というわけで、「イタチごっこ」はどう考えてもそういう物だと思うんですが。。。
Posted by: Ken | 2007.10.31 at 21:57
ですね。おまけとして追加すれば、「SEO業者に払う金があったら、AsWords買ってね」というのがGoogle^^。
Posted by: satoshi | 2007.10.31 at 22:11
SEO業者と言ってもいろいろありますからねー
↓とかはツールメインみたいですし。
http://www.doctorseo.jp/
確かにSEOコンサルタントってのはうさんくさいが・・
Posted by: hiro | 2007.11.01 at 01:09
この記事にはかなり彼のビジネスとしての矛盾も感じます。かれの会社では、PV数の多いサイトからのリンクを効果があるということで販売していたのですし。
「自然検索はコントロールできない、コントロールしたいなら検索エンジン連動広告で」というGoogleには都合のいいセールスが話しやすくなります。
しかし、ネットマーケティング業界の中で特に不透明な価格仕組みを持つSEO業者に対して、不信感を持ちます。

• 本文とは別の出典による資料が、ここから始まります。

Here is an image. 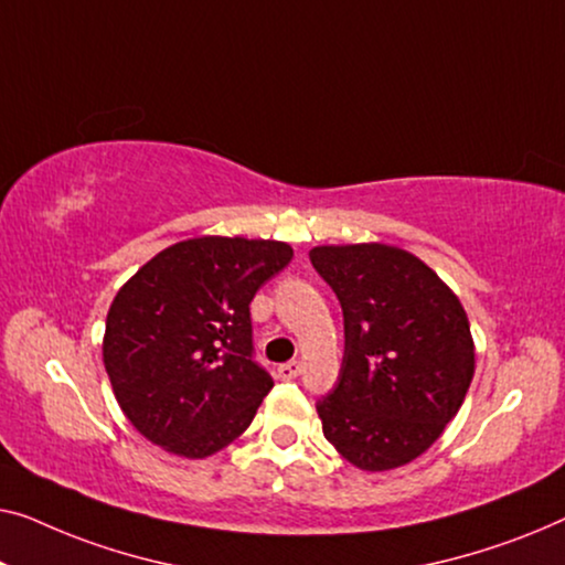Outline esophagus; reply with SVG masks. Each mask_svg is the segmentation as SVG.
Here are the masks:
<instances>
[{
	"label": "esophagus",
	"instance_id": "esophagus-1",
	"mask_svg": "<svg viewBox=\"0 0 565 565\" xmlns=\"http://www.w3.org/2000/svg\"><path fill=\"white\" fill-rule=\"evenodd\" d=\"M301 373V363L299 361H289L279 365V376L281 379H297Z\"/></svg>",
	"mask_w": 565,
	"mask_h": 565
}]
</instances>
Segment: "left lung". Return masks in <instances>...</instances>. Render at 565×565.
I'll use <instances>...</instances> for the list:
<instances>
[{"instance_id": "8db88e82", "label": "left lung", "mask_w": 565, "mask_h": 565, "mask_svg": "<svg viewBox=\"0 0 565 565\" xmlns=\"http://www.w3.org/2000/svg\"><path fill=\"white\" fill-rule=\"evenodd\" d=\"M309 260L345 320L340 381L317 404L324 438L361 471L407 466L440 438L471 386L466 309L425 260L396 245H315Z\"/></svg>"}]
</instances>
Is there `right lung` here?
Returning <instances> with one entry per match:
<instances>
[{
	"instance_id": "1",
	"label": "right lung",
	"mask_w": 565,
	"mask_h": 565,
	"mask_svg": "<svg viewBox=\"0 0 565 565\" xmlns=\"http://www.w3.org/2000/svg\"><path fill=\"white\" fill-rule=\"evenodd\" d=\"M291 256L289 243L264 237H189L120 286L102 359L142 438L200 460L248 430L274 386L250 359V301Z\"/></svg>"
}]
</instances>
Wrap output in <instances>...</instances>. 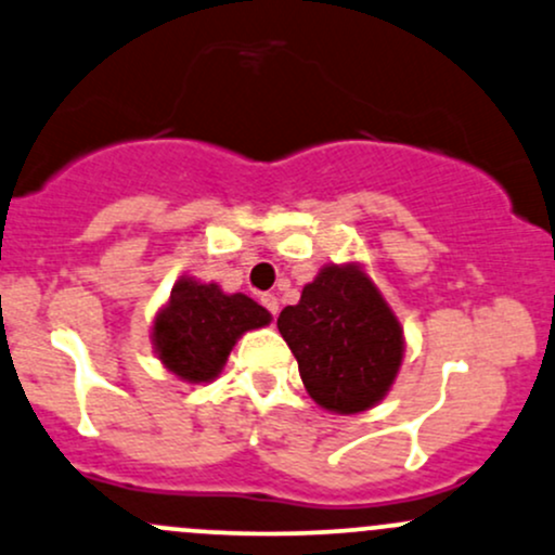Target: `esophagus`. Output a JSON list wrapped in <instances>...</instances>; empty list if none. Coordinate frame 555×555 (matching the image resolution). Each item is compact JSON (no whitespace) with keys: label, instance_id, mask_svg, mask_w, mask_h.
Returning <instances> with one entry per match:
<instances>
[{"label":"esophagus","instance_id":"obj_1","mask_svg":"<svg viewBox=\"0 0 555 555\" xmlns=\"http://www.w3.org/2000/svg\"><path fill=\"white\" fill-rule=\"evenodd\" d=\"M260 302H263V308L269 310L271 315L279 313V297L276 295H263V297H260Z\"/></svg>","mask_w":555,"mask_h":555}]
</instances>
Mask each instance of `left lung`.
<instances>
[{"label": "left lung", "instance_id": "obj_1", "mask_svg": "<svg viewBox=\"0 0 555 555\" xmlns=\"http://www.w3.org/2000/svg\"><path fill=\"white\" fill-rule=\"evenodd\" d=\"M310 399L358 415L386 397L404 358V331L358 263H328L276 321Z\"/></svg>", "mask_w": 555, "mask_h": 555}]
</instances>
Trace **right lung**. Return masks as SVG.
I'll return each mask as SVG.
<instances>
[{"instance_id":"obj_1","label":"right lung","mask_w":555,"mask_h":555,"mask_svg":"<svg viewBox=\"0 0 555 555\" xmlns=\"http://www.w3.org/2000/svg\"><path fill=\"white\" fill-rule=\"evenodd\" d=\"M271 313L247 295H227L219 284L182 276L154 318V349L162 365L188 384H208L224 371L245 331L263 328Z\"/></svg>"}]
</instances>
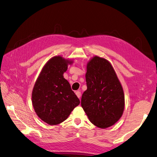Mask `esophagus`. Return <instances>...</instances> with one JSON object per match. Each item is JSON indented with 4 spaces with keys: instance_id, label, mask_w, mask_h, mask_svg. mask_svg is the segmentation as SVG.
Here are the masks:
<instances>
[{
    "instance_id": "esophagus-1",
    "label": "esophagus",
    "mask_w": 157,
    "mask_h": 157,
    "mask_svg": "<svg viewBox=\"0 0 157 157\" xmlns=\"http://www.w3.org/2000/svg\"><path fill=\"white\" fill-rule=\"evenodd\" d=\"M75 94H76V95L78 96V98H80V97H81V92H80L79 91H77L75 92Z\"/></svg>"
}]
</instances>
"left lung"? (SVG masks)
<instances>
[{"label":"left lung","instance_id":"left-lung-1","mask_svg":"<svg viewBox=\"0 0 157 157\" xmlns=\"http://www.w3.org/2000/svg\"><path fill=\"white\" fill-rule=\"evenodd\" d=\"M87 90L82 97V107L94 125L105 128L121 118L124 107L121 85L111 63L95 56L87 63Z\"/></svg>","mask_w":157,"mask_h":157}]
</instances>
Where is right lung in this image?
Masks as SVG:
<instances>
[{
	"instance_id": "1",
	"label": "right lung",
	"mask_w": 157,
	"mask_h": 157,
	"mask_svg": "<svg viewBox=\"0 0 157 157\" xmlns=\"http://www.w3.org/2000/svg\"><path fill=\"white\" fill-rule=\"evenodd\" d=\"M68 63L60 56L51 58L43 67L33 91L32 101L36 113L50 125L65 121L80 103L63 76Z\"/></svg>"
}]
</instances>
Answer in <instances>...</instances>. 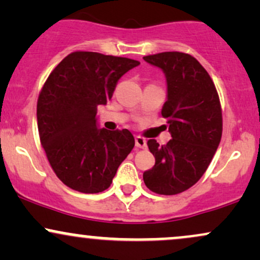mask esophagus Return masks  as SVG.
I'll list each match as a JSON object with an SVG mask.
<instances>
[{
	"instance_id": "34e87169",
	"label": "esophagus",
	"mask_w": 260,
	"mask_h": 260,
	"mask_svg": "<svg viewBox=\"0 0 260 260\" xmlns=\"http://www.w3.org/2000/svg\"><path fill=\"white\" fill-rule=\"evenodd\" d=\"M136 147L139 148V149L147 148V142H145V139L142 138V137L137 136L136 137Z\"/></svg>"
}]
</instances>
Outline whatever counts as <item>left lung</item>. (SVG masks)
Segmentation results:
<instances>
[{"label": "left lung", "instance_id": "left-lung-1", "mask_svg": "<svg viewBox=\"0 0 260 260\" xmlns=\"http://www.w3.org/2000/svg\"><path fill=\"white\" fill-rule=\"evenodd\" d=\"M143 58L165 73L168 100L161 115L168 120L172 137L165 145L148 140L155 165L143 174V180L157 194H178L201 180L219 147L222 134L219 94L205 68L188 53L160 52Z\"/></svg>", "mask_w": 260, "mask_h": 260}]
</instances>
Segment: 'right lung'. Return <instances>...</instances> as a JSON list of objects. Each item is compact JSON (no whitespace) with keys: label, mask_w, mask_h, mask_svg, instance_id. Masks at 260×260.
I'll return each mask as SVG.
<instances>
[{"label":"right lung","mask_w":260,"mask_h":260,"mask_svg":"<svg viewBox=\"0 0 260 260\" xmlns=\"http://www.w3.org/2000/svg\"><path fill=\"white\" fill-rule=\"evenodd\" d=\"M138 64L127 57L76 51L45 82L37 106L39 137L53 172L67 187L103 192L132 151V133L98 128L96 112L112 98L118 79Z\"/></svg>","instance_id":"right-lung-1"}]
</instances>
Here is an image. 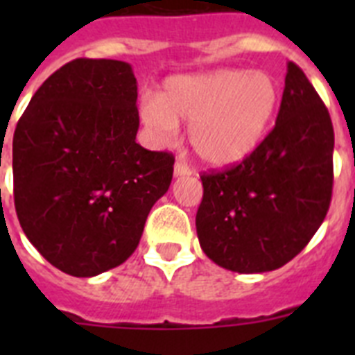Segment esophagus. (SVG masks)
Masks as SVG:
<instances>
[{
  "label": "esophagus",
  "instance_id": "34e87169",
  "mask_svg": "<svg viewBox=\"0 0 355 355\" xmlns=\"http://www.w3.org/2000/svg\"><path fill=\"white\" fill-rule=\"evenodd\" d=\"M192 174V171L184 165L183 162H175L174 165V175L175 178H183V175H190Z\"/></svg>",
  "mask_w": 355,
  "mask_h": 355
}]
</instances>
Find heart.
I'll use <instances>...</instances> for the list:
<instances>
[{
  "label": "heart",
  "instance_id": "obj_1",
  "mask_svg": "<svg viewBox=\"0 0 355 355\" xmlns=\"http://www.w3.org/2000/svg\"><path fill=\"white\" fill-rule=\"evenodd\" d=\"M279 103V87L265 71L206 72L175 76L162 94L144 105V121L159 140L190 124L193 153L209 167H231L254 153L265 137Z\"/></svg>",
  "mask_w": 355,
  "mask_h": 355
}]
</instances>
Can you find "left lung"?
<instances>
[{"instance_id":"left-lung-1","label":"left lung","mask_w":355,"mask_h":355,"mask_svg":"<svg viewBox=\"0 0 355 355\" xmlns=\"http://www.w3.org/2000/svg\"><path fill=\"white\" fill-rule=\"evenodd\" d=\"M334 130L302 69L288 62L275 128L240 165L200 175V249L225 270L281 268L309 243L332 196Z\"/></svg>"}]
</instances>
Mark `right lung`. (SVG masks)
<instances>
[{"label": "right lung", "instance_id": "1", "mask_svg": "<svg viewBox=\"0 0 355 355\" xmlns=\"http://www.w3.org/2000/svg\"><path fill=\"white\" fill-rule=\"evenodd\" d=\"M137 97L130 64L78 58L40 85L15 126L19 224L44 258L74 277L126 261L171 187L172 155L137 144Z\"/></svg>", "mask_w": 355, "mask_h": 355}]
</instances>
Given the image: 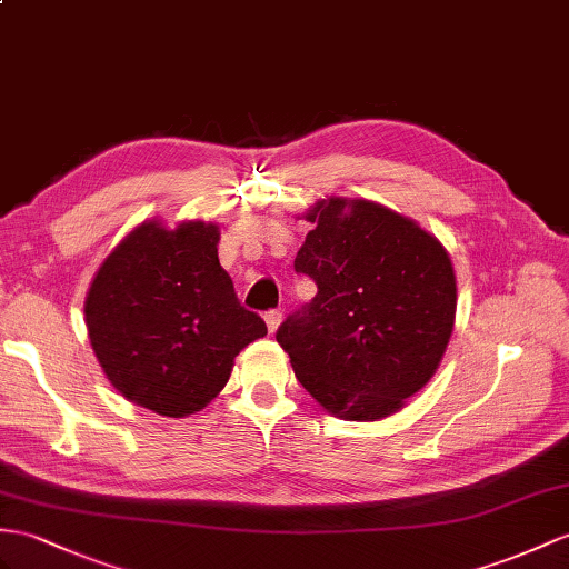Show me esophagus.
I'll list each match as a JSON object with an SVG mask.
<instances>
[{
    "label": "esophagus",
    "instance_id": "esophagus-1",
    "mask_svg": "<svg viewBox=\"0 0 569 569\" xmlns=\"http://www.w3.org/2000/svg\"><path fill=\"white\" fill-rule=\"evenodd\" d=\"M266 323H268V330L274 332L277 328H280V323H282V313L280 311H268L266 313Z\"/></svg>",
    "mask_w": 569,
    "mask_h": 569
}]
</instances>
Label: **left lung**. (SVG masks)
<instances>
[{"instance_id": "8db88e82", "label": "left lung", "mask_w": 569, "mask_h": 569, "mask_svg": "<svg viewBox=\"0 0 569 569\" xmlns=\"http://www.w3.org/2000/svg\"><path fill=\"white\" fill-rule=\"evenodd\" d=\"M295 258L318 292L277 330L299 383L332 418L377 422L435 377L456 321L447 248L362 198H326Z\"/></svg>"}]
</instances>
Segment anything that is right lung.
Segmentation results:
<instances>
[{
	"mask_svg": "<svg viewBox=\"0 0 569 569\" xmlns=\"http://www.w3.org/2000/svg\"><path fill=\"white\" fill-rule=\"evenodd\" d=\"M219 227L147 219L101 262L84 301L96 359L130 403L166 418L200 412L224 389L233 357L268 336L243 309L217 256Z\"/></svg>",
	"mask_w": 569,
	"mask_h": 569,
	"instance_id": "1",
	"label": "right lung"
}]
</instances>
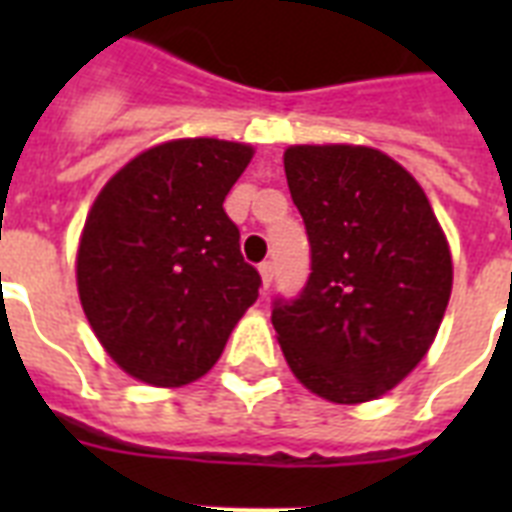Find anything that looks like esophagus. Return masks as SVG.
<instances>
[{
    "label": "esophagus",
    "mask_w": 512,
    "mask_h": 512,
    "mask_svg": "<svg viewBox=\"0 0 512 512\" xmlns=\"http://www.w3.org/2000/svg\"><path fill=\"white\" fill-rule=\"evenodd\" d=\"M260 279H263V289L271 287V281H273V263H271V260L260 263Z\"/></svg>",
    "instance_id": "1"
}]
</instances>
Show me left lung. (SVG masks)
<instances>
[{
    "mask_svg": "<svg viewBox=\"0 0 512 512\" xmlns=\"http://www.w3.org/2000/svg\"><path fill=\"white\" fill-rule=\"evenodd\" d=\"M289 193L311 241V276L273 303L289 369L316 396L364 404L396 388L436 340L452 255L428 196L377 148L292 146Z\"/></svg>",
    "mask_w": 512,
    "mask_h": 512,
    "instance_id": "obj_1",
    "label": "left lung"
}]
</instances>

Posted by: daisuke | 2007.11.01 at 19:15
ブログの著者さんやコメントを書き込んでる方、みなさんSEOの本当の意味を理解していないんですね。おそらく世間一般の人たちも同様かと思いますが、そのあたり欧米なみにレベルをアップさせなければいけないなぁ、とつくづく思います。参考になりました。